WHAT TO WORK ON: In the excerpt on network centrality below, explain how the matrix form k^in = Ae yields indegree centrality.

EXCERPTED PASSAGE:
********

Betweenness centrality is a measure of how central a vertex is for paths connecting other vertices. It is calculated by:
\[ g(v) = \sum_{s\neq v \neq t} \frac{\sigma_{st}(v)}{\sigma_{st}} \]
where \(\sigma_{st}\) is the total number of shortest paths from vertex \(s\) and vertex \(t\), and \(\sigma_{st}(v)\) is the number of those shortest paths that pass through \(v\).
In a directed network, indegree centrality is the number of ties where a vertex is the target. In matrix form, it is calculated as:
\[ k^{in} = \mathbf{Ae} \]
where \(\mathbf{A}\) is the adjacency matrix of the network and \(\mathbf{e}\) is an \(n\) length vector of 1s i.e. the row sum of the adjacency matrix. Outdegree centrality is the number of ties where a vertex is the sender, and is the column sum of the adjacency matrix. Use the set.vertex.attribute()
function to add information on organization type, betweenness centrality, and degree centrality in the subjective influence network to each vertex.
# set node attribute for organization type
set.vertex.attribute(nw_collab, 'orgtype', types)
# set node attribute for betweenness centrality
set.vertex.attribute(nw_collab, 'betweenness', betweenness(nw_collab))
# set node attribute for degree centrality in influence network
set.vertex.attribute(nw_collab, 'influence', degree(infrep, gmode = 'digraph', cmode = 'indegree'))
# inspect vertex attributes of a random organization
nw_collab$val[[17]]
## $na
## [1] FALSE
##
## $vertex.names
## [1] "AQ"
##
## $orgtype
## [1] "party"
##
## $betweenness
## [1] 24
##
## $influence
## [1] 17
Now we’re ready to fit a latent space network model. The ergmm()

********

RECORDED DATA:
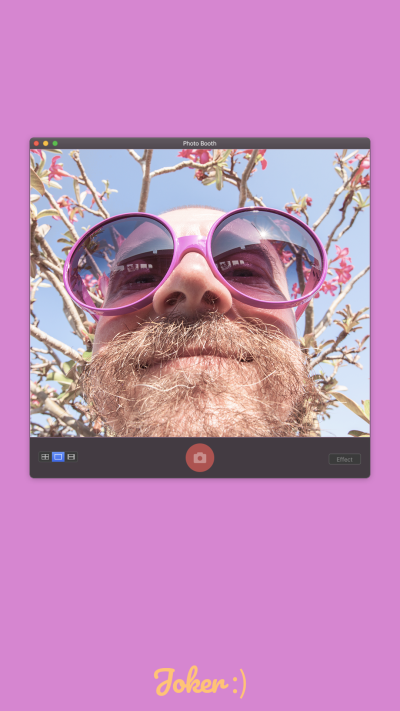 Solid Color Selfie Man Mobile Interface Simulation Instagram Story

********

TASK ANSWER: In the excerpt, A is the network's adjacency matrix and e is a vector of n ones. Multiplying A by e gives the row sum of the adjacency matrix, which the excerpt treats as indegree: the number of ties where a vertex is the target.